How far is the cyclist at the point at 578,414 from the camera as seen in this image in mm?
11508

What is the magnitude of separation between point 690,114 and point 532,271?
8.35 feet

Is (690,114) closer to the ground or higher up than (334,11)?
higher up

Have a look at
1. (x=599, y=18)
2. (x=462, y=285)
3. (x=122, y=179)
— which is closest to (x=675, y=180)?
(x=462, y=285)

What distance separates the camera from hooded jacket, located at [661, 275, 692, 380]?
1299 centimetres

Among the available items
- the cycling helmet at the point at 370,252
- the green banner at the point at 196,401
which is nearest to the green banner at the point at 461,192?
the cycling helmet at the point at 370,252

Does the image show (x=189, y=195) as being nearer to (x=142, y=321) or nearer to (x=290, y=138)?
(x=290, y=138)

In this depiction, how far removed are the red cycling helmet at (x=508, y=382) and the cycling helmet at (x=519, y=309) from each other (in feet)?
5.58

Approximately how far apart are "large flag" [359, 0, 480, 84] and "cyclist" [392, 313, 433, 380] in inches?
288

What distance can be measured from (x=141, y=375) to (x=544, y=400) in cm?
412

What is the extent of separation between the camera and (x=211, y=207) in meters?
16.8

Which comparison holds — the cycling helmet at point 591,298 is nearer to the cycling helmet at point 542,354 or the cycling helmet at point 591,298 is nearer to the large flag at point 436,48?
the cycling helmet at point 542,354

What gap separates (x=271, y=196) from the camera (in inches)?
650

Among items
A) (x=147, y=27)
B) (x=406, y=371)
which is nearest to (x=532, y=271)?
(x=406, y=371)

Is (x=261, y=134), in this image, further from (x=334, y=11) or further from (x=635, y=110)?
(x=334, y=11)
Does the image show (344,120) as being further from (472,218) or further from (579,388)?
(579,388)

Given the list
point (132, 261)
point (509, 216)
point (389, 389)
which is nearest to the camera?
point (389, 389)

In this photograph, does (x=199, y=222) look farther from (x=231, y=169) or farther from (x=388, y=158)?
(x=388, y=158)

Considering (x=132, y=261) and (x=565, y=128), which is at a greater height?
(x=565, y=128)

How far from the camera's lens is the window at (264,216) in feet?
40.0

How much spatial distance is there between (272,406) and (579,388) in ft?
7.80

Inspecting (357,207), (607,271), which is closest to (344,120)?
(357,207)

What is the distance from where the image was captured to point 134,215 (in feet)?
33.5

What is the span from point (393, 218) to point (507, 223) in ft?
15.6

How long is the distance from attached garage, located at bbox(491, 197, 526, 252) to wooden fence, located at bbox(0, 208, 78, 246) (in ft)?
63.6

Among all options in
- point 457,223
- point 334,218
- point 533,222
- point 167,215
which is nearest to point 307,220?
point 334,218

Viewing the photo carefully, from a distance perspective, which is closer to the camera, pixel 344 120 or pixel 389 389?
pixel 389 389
::::
• _PROBLEM DETAILS_:
Copy out all of the material above word for word, line by line.

• _TASK RESULT_:
How far is the cyclist at the point at 578,414 from the camera as seen in this image in mm?
11508

What is the magnitude of separation between point 690,114 and point 532,271?
8.35 feet

Is (690,114) closer to the ground or higher up than (334,11)?
higher up

Have a look at
1. (x=599, y=18)
2. (x=462, y=285)
3. (x=122, y=179)
— which is closest to (x=675, y=180)?
(x=462, y=285)

What distance separates the camera from hooded jacket, located at [661, 275, 692, 380]?
1299 centimetres

Among the available items
- the cycling helmet at the point at 370,252
- the green banner at the point at 196,401
which is nearest to the green banner at the point at 461,192?
the cycling helmet at the point at 370,252

Does the image show (x=189, y=195) as being nearer to (x=142, y=321) or nearer to (x=290, y=138)?
(x=290, y=138)

In this depiction, how far removed are the red cycling helmet at (x=508, y=382) and the cycling helmet at (x=519, y=309) from each other (in feet)?
5.58

Approximately how far apart are "large flag" [359, 0, 480, 84] and "cyclist" [392, 313, 433, 380] in inches?
288

What distance can be measured from (x=141, y=375) to (x=544, y=400) in cm?
412

What is the extent of separation between the camera and (x=211, y=207) in meters?
16.8

Which comparison holds — the cycling helmet at point 591,298 is nearer to the cycling helmet at point 542,354 or the cycling helmet at point 591,298 is nearer to the large flag at point 436,48?
the cycling helmet at point 542,354

What gap separates (x=271, y=196) from the camera (in inches)?
650

Among items
A) (x=147, y=27)
B) (x=406, y=371)
which is nearest to (x=532, y=271)?
(x=406, y=371)

Is (x=261, y=134), in this image, further from (x=334, y=11) or further from (x=635, y=110)?
(x=334, y=11)
Does the image show (344,120) as being further from (472,218) or further from (579,388)?
(579,388)

Given the list
point (132, 261)
point (509, 216)
point (389, 389)
which is nearest to the camera?
point (389, 389)

In this photograph, does (x=199, y=222) look farther from (x=231, y=169) or farther from (x=388, y=158)?
(x=388, y=158)

Considering (x=132, y=261) and (x=565, y=128), which is at a greater height?
(x=565, y=128)

How far from the camera's lens is the window at (264,216) in feet?
40.0

How much spatial distance is there between (272,406) and (579,388) in ft?
7.80

Inspecting (357,207), (607,271), which is closest to (344,120)?
(357,207)

What is the distance from where the image was captured to point 134,215 (in feet)?
33.5

What is the span from point (393, 218) to point (507, 223) in ft?
15.6

How long is the distance from attached garage, located at bbox(491, 197, 526, 252) to wooden fence, located at bbox(0, 208, 78, 246) (in ft)?
63.6

Among all options in
- point 457,223
- point 334,218
- point 533,222
- point 167,215
which is nearest to point 307,220?
point 334,218

Viewing the photo carefully, from a distance perspective, which is closer to the camera, pixel 344 120 or pixel 389 389?
pixel 389 389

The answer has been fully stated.